This is not really a puzzle, merely a curious and clever piece of text.
You can imagine an arrow in flight, toward a target. For the arrow to reach the target, the arrow must first travel half of the overall distance from the starting point to the target. Next, the arrow must travel half of the remaining distance.
For example, if the starting distance was 10m, the arrow first travels 5m, then 2.5m.
If you extend this concept further, you can imagine the resulting distances getting smaller and smaller. Will the arrow ever reach the target?
Hint: This puzzle needs some very careful thinking.
Since the arrow does indeed hit the target, it must be true that 1/2 + 1/4 + 1/8 + ... = 1.
This is because the sum of an infinite series can be a finite number.
Imagine a prisoner in a prison. He is sentenced to death and has been told that he will be killed on one day of the following week. He has been assured that the day will be a surprise to him, so he will not be anticipating the hangman on a particular day, so keeping his stress levels in check.

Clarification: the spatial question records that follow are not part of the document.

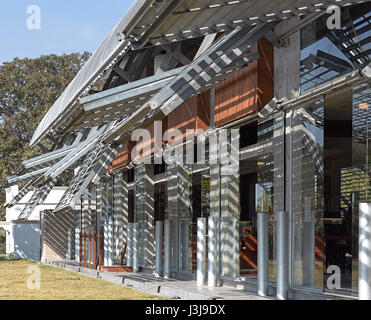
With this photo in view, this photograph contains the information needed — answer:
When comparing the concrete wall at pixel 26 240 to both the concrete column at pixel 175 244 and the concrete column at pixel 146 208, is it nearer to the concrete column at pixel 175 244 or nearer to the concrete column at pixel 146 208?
the concrete column at pixel 146 208

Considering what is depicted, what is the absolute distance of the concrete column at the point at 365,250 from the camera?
7703mm

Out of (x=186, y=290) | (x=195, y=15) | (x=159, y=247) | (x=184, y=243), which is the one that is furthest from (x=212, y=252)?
(x=195, y=15)

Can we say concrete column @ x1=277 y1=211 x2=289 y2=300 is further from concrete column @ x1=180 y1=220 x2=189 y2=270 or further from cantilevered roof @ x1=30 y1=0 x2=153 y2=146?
concrete column @ x1=180 y1=220 x2=189 y2=270

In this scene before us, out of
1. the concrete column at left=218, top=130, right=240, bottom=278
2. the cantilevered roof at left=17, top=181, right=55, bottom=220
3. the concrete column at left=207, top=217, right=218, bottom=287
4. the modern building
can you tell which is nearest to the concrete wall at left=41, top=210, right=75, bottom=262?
the cantilevered roof at left=17, top=181, right=55, bottom=220

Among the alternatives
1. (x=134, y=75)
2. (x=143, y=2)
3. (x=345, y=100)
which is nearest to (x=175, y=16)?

The prisoner starts to think to himself, if I am still alive on Thursday, then clearly I shall be hanged on Friday, this would mean that I then know the day of my death, therefore I cannot be hanged on Friday. Now then, if I am still alive on Wednesday, then clearly I shall be hanged on Thursday, since I have already ruled out Friday. The prisoner works back with this logic, finally concluding that he cannot after all be hanged, without already knowing which day it was.
Casually, resting on his laurels, sitting in his prison cell on Tuesday, the warden arrives to take him to be hanged, the prisoner was obviously surprised!
Hint: Be careful not to let your brain melt on this one.
Answer: This puzzle is a classic paradox. You are led through a sequence of seemingly valid arguments which lead to a conclusion, which quite clearly cannot be true.